Almost 10% of CCGs are predicting that they will end the financial year in deficit, NHS England’s chief financial officer has said.

Speaking before the Health Select Committee today, Paul Baumann explained that 18 CCGs were predicting a cumulative deficit, and that a further 15% (around 30 CCGs) were going to miss NHS England’s target of a surplus greater than 1%.

The figure is similar to the end of the last financial year, when 19 CCGs ended in deficit. However, Mr Baumann added that the struggling CCGs were not all the same as the previous year.

NHS England chief executive Simon Stevens added that despite deficits in CCGs and providers, NHS England as a whole was predicting to end the year in ‘a balanced position’.

Mr Baumann told the committee: ‘There are 211 CCGs, at this point in the year, the forecast is that 18 of them will be in cumulative deficit.
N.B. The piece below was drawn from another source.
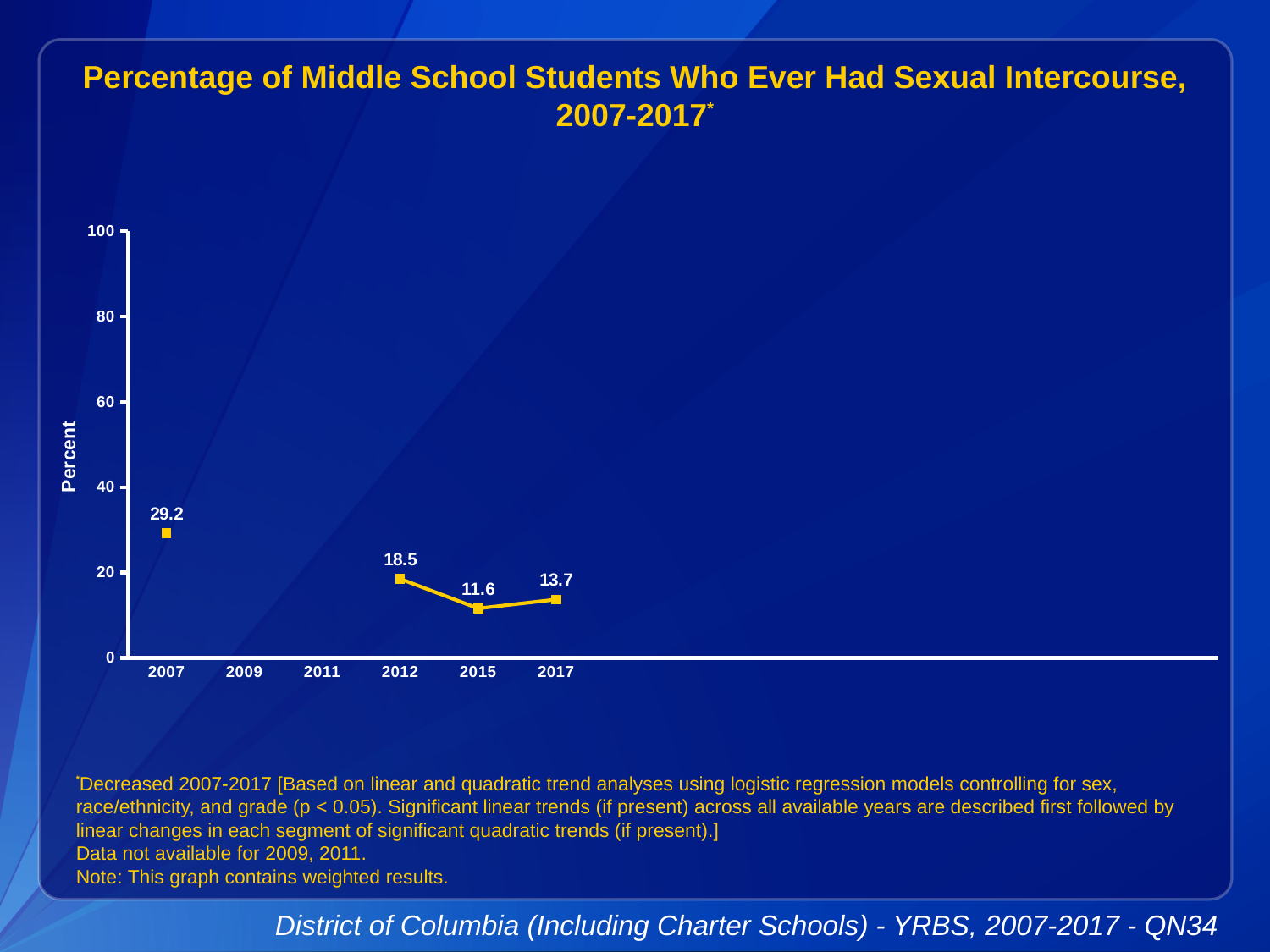
Is the value for 2007 greater or less than 20? greater Which year has the highest value? 2007 Which year has the lowest value? 2015 What is the value for 2015? 11.6 What is the label of the y axis? Percent What is the value for 2017? 13.7 What kind of chart is this? line chart How many years have a plotted data point? 4 What is the value for 2012? 18.5 Which is larger, the value for 2012 or the value for 2017? 2012 What is the value for 2007? 29.2 What is the difference between the values for 2007 and 2017? 15.5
That’s a similar number, a slightly different composition but a similar number, to the number predicting a deficit in 13/14.

‘That’s about another 15%, another 30, who are between 0% and 1% in surplus, and then the rest of the 211 are in line with our financial strategy to have at least a 1% surplus going forward.’
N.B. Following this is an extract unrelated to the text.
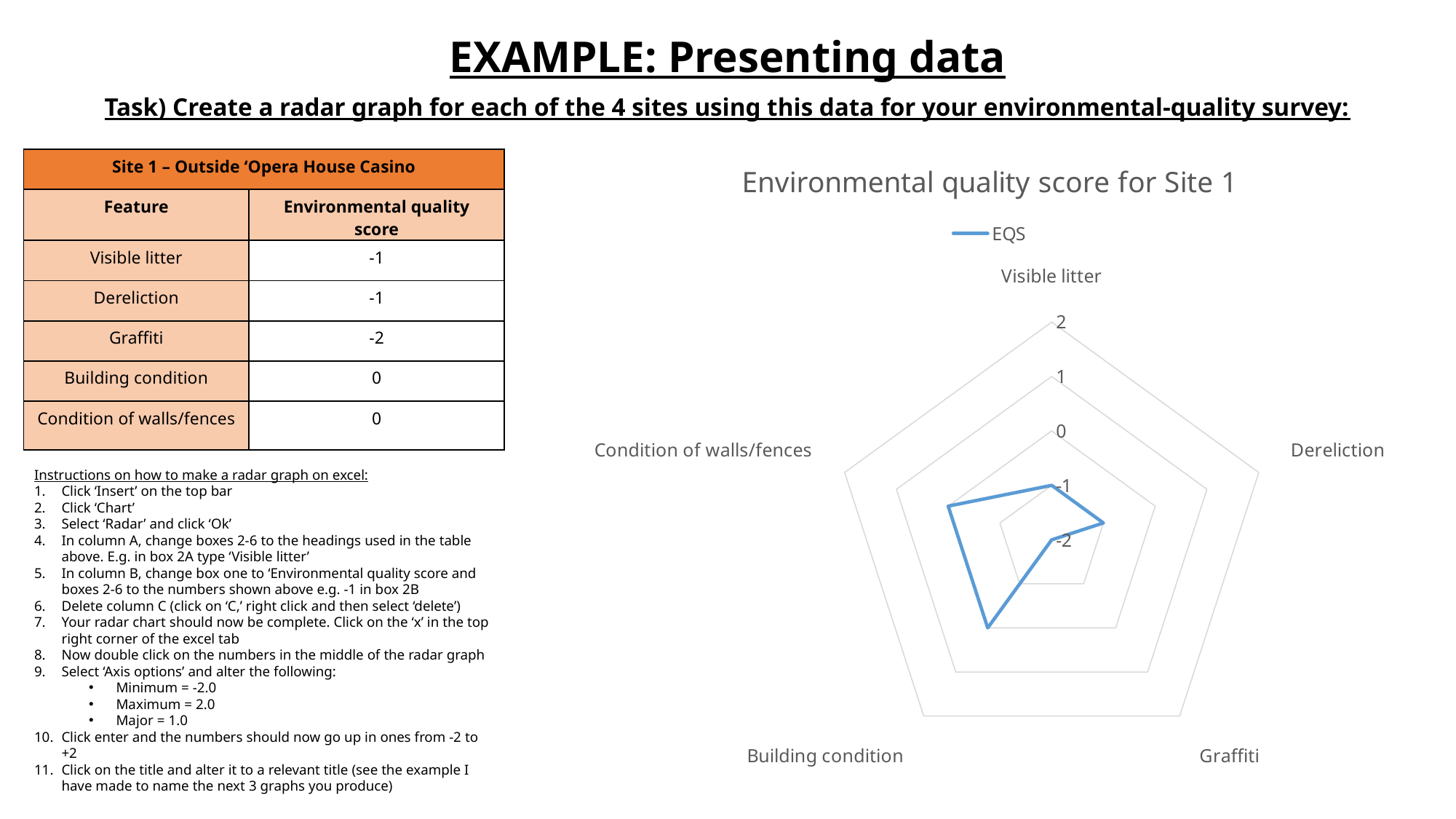
What is the name of the series shown in the chart legend? EQS What is the EQS value for Graffiti? -2 What is the difference between the EQS value for Condition of walls/fences and the EQS value for Graffiti? 2 How many categories (axes) does the radar chart have? 5 What type of chart is shown on the slide? Radar chart What is the EQS value for Visible litter? -1 How many series does the chart legend list? 1 Which category has the lowest EQS value? Graffiti What is the EQS value for Building condition? 0 Which is larger, the EQS value for Dereliction or for Graffiti? Dereliction What is the title of the chart? Environmental quality score for Site 1 Is the EQS value for Dereliction greater or less than 0? less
Last year, NHS England changed the funding formula for CCGs, linking allocations to population size, age and deprivation, which favoured CCGs in the south of England.

It meant that only 7 of the 68 CCGs in NHS England’s Northern region had an above inflation increase this year, compared with 21 of the 32 London CCGs, 23 out of 61 CCGs in the Midlands, and 25 out of 50 in the South.

The funding measures were brought in to address deficits in areas with rapidly growing or aging populations, while roughly 10% of the funding is allocated based on an area’s deprivation.